[GIVEN PASSAGE]
*** Begin section ***
A Leaven In The World… The Other Side Of #MeToo

By FR. KEVIN M. CUSICK

“Believe Women” says a full page ad in the Wall Street Journal.

The accuser Christine Ford and the accused Brett Kavanaugh had both been heard in a historic hearing on Capitol Hill viewed by millions of Americans the Thursday previous to when this column was written. Both witnesses were emotionally compelling, but she had a very loose relationship either with the truth or with her own memories.

Victims are very sympathetic characters. No one with a modicum of compassion wants to victimize a sexual assault victim a second time by lacking a sympathetic response. All victims need to be heard when they choose to speak out.

Many of us, however, seem erroneously to confuse compassion with believing absolutely everything a victim says. I have met with many wounded people in my work as a priest and chaplain. What was always clear to me was the distinction between my compassion due to all of them as persons balanced with a sober analysis of the veracity of their words.
*** End section ***
[RECORDED INFORMATION]
*** Begin section ***
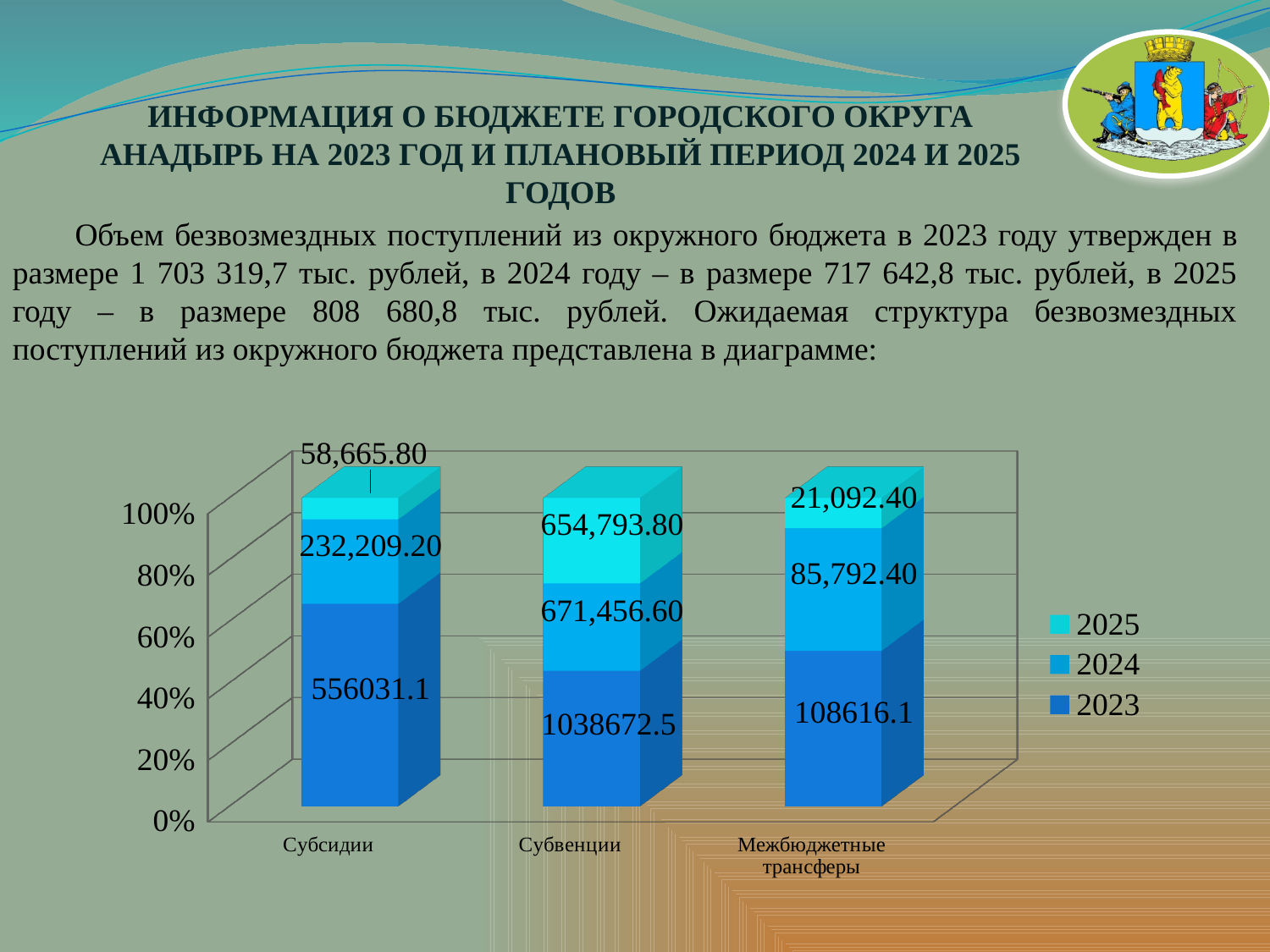
What is the value for 2025 in the Субсидии category? 58,665.80 What is the value for 2025 in the Межбюджетные трансферы category? 21,092.40 How many series does the chart legend list? 3 What is the difference between the 2024 values for Субвенции and Субсидии? 439,247.40 Which is larger: the 2024 value for Субсидии or the 2024 value for Межбюджетные трансферы? Субсидии Which category has the lowest value for the 2025 series? Межбюджетные трансферы What kind of chart is shown on the slide? Stacked bar chart How many categories are shown on the x axis of the chart? 3 Which series is shown in the darkest blue colour in the legend? 2023 Which category has the highest value for the 2023 series? Субвенции What is the value for 2023 in the Субсидии category? 556031.1 What is the value for 2024 in the Субвенции category? 671,456.60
*** End section ***
[WRITTEN TASK 1] Copy the stretch of the #MeToo column from "By FR. KEVIN" through "to speak out.".
[WRITTEN TASK 2] Decide whether each statement agrees with the #MeToo column, answering yes or no and quoting the deciding words: (a) The "Believe Women" advertisement ran in the New York Times. (b) The author has met with many wounded people in his work as a priest and chaplain. (c) Millions of Americans viewed the hearing on Capitol Hill.
[WRITTEN TASK 3] Go on with the #MeToo column after its last sentence.
The data above have no connection to the #MeToo column.

[TASK RESPONSE 1]
By FR. KEVIN M. CUSICK

“Believe Women” says a full page ad in the Wall Street Journal.

The accuser Christine Ford and the accused Brett Kavanaugh had both been heard in a historic hearing on Capitol Hill viewed by millions of Americans the Thursday previous to when this column was written. Both witnesses were emotionally compelling, but she had a very loose relationship either with the truth or with her own memories.

Victims are very sympathetic characters. No one with a modicum of compassion wants to victimize a sexual assault victim a second time by lacking a sympathetic response. All victims need to be heard when they choose to speak out.

[TASK RESPONSE 2]
(a) No: "“Believe Women” says a full page ad in the Wall Street Journal."
(b) Yes: "I have met with many wounded people in my work as a priest and chaplain."
(c) Yes: "a historic hearing on Capitol Hill viewed by millions of Americans"

[TASK RESPONSE 3]
Very little was precise in Ford’s testimony except the fact that she was 100 percent certain Kavanaugh was her attacker. Her case broke down upon further examination because the few facts she did remember changed as necessary in order to make her accusation stick. But she didn’t need to tell the truth to do damage. The objective was to stop Kavanaugh as one battle in the larger war against a sitting president. In our current national blood sport of politics, all it takes to botch due process is to sully a Supreme Court nominee enough to give politicians cover to vote against him.

Roe v. Wade, a bad ruling held to be very fragile, is also at stake. This is another case of “Catholics need not apply.” Unlike many Catholics in public life, Kavanaugh holds for the authentic Church teaching on the sanctity of every human life, born and preborn. He cannot allow himself to get pulled into the abortion quagmire by commenting publicly on the issue. It might come before the Supreme Court and he cannot say how he would vote because justice is blind and all the facts of each case must be weighed.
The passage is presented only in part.